Consignes:
A) Résumez en quelques phrases le paragraphe de l'extrait qui commence par « Non seulement ils avaient », sans perdre ses faits principaux.
B) Recopiez s'il vous plaît le passage de l'extrait qui commence aux mots « Écrire un roman » et s'arrête après les mots « peuplent vos songes. ».

Extrait à lire:
===============

Le
roman bipolaire
Mais
que diable leur a-t-il pris de se lancer dans pareille aventure ?
Écrire un roman c’est déjà en soi une redoutable expérience ;
un pan entier de l’existence consacré à cette folie qui vous
plonge dans un univers qui échappe au réel. Vous vivez, accompagné
en permanence par des personnages de fiction, des êtres que vous
avez créés et qui vous deviennent parfois plus présents, plus
intimes, plus importants peut-être que vos proches. Ils habitent vos
jours, hantent vos nuits, peuplent vos songes.
Voilà
qui devrait suffire à plus d’un titre mais eux, ils ne se
contentèrent pas de vivre cette plongée dans l’imaginaire. Ils
ajoutèrent une difficulté de plus, un obstacle de taille, une
impossibilité qu’ils désirèrent apprivoiser : ils
voulaient écrire ce roman à deux. C’eût été bien trop simple
de l’écrire seul, de se mettre en accord uniquement avec soi-même
et ces maudits personnages qui n’en font souvent qu’à leur tête,
qui s’accordent des privautés, s’octroient des libertés.
Non
seulement ils avaient à mener de longs palabres avec leurs
personnages mais en plus, il leur fallait se mettre en accord,
harmoniser des univers très dissemblables, des références
distinctes et des langues en décalage l’une de l’autre. Car de
plus, ils n’étaient pas les mêmes, mais bien au contraire, si
différents l’un de l’autre que travailler de concert devenait un
impensable défi. Elle lui apporta l’intrigue, les personnages, les
rebondissements, elle qui avait déjà écrit un roman alors que lui
s’en pensait incapable. Elle voulait qu’il soit à ses côtés.
Elle
lui a offert son univers sur un plateau, n’attendant de lui qu’un
regard distancié et un lexique qui n’était pas le sien. Il a été
émerveillé par sa faculté à créer des personnages, des vies
qu’elle lui a confiées pour qu’il y glisse sa sensibilité. Elle
lui a permis de s’immiscer dans son monde intérieur et parfois, il
est venu avec ses gros sabots, sans nuance avec ce sentiment de
supériorité qui l’agace tant chez lui.
Elle
a accepté presque toutes ses remarques ; elle a tenu bon pour
avancer ses pions : ses personnages qui sortaient d’elle, qui
étaient nés en elle. Il mit beaucoup de temps pour comprendre à
quel point c’était une naissance qui se déroulait sous ses yeux.

===============

Données:
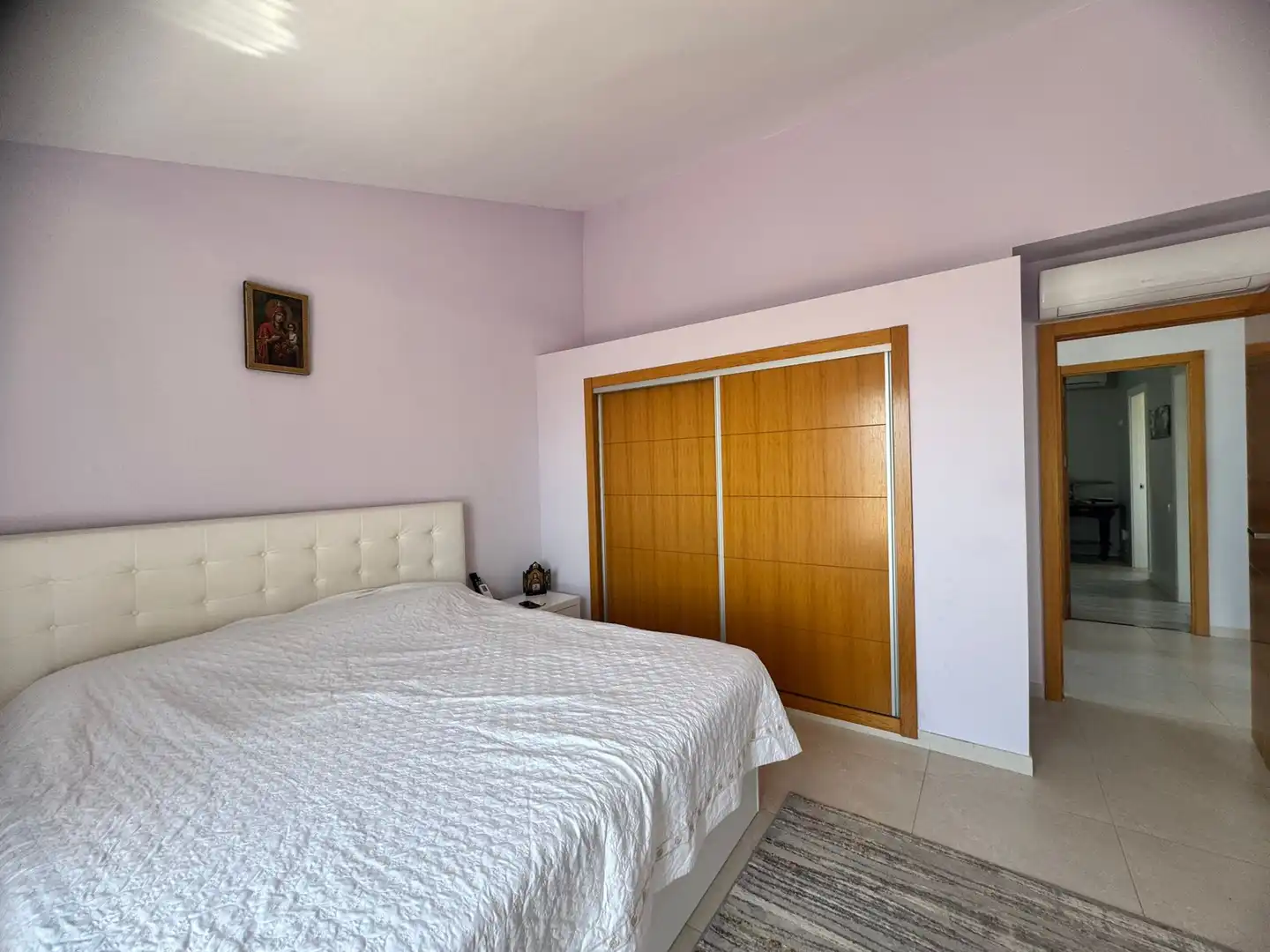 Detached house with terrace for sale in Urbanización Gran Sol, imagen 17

===============

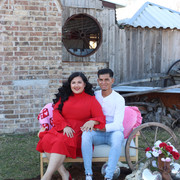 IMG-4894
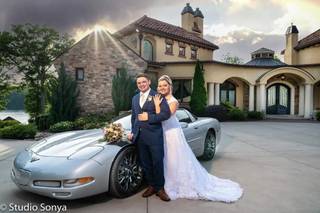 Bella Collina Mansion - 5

===============

Réponses:
A) Ils devaient à la fois négocier avec leurs personnages et s'accorder entre eux, en harmonisant des univers, des références et des langues très différents. Ils étaient si dissemblables que travailler ensemble devenait un défi impensable. Elle, qui avait déjà écrit un roman, apporta l'intrigue, les personnages et les rebondissements, alors que lui s'en croyait incapable. Elle voulait qu'il soit à ses côtés.

B)
Écrire un roman c’est déjà en soi une redoutable expérience ;
un pan entier de l’existence consacré à cette folie qui vous
plonge dans un univers qui échappe au réel. Vous vivez, accompagné
en permanence par des personnages de fiction, des êtres que vous
avez créés et qui vous deviennent parfois plus présents, plus
intimes, plus importants peut-être que vos proches. Ils habitent vos
jours, hantent vos nuits, peuplent vos songes.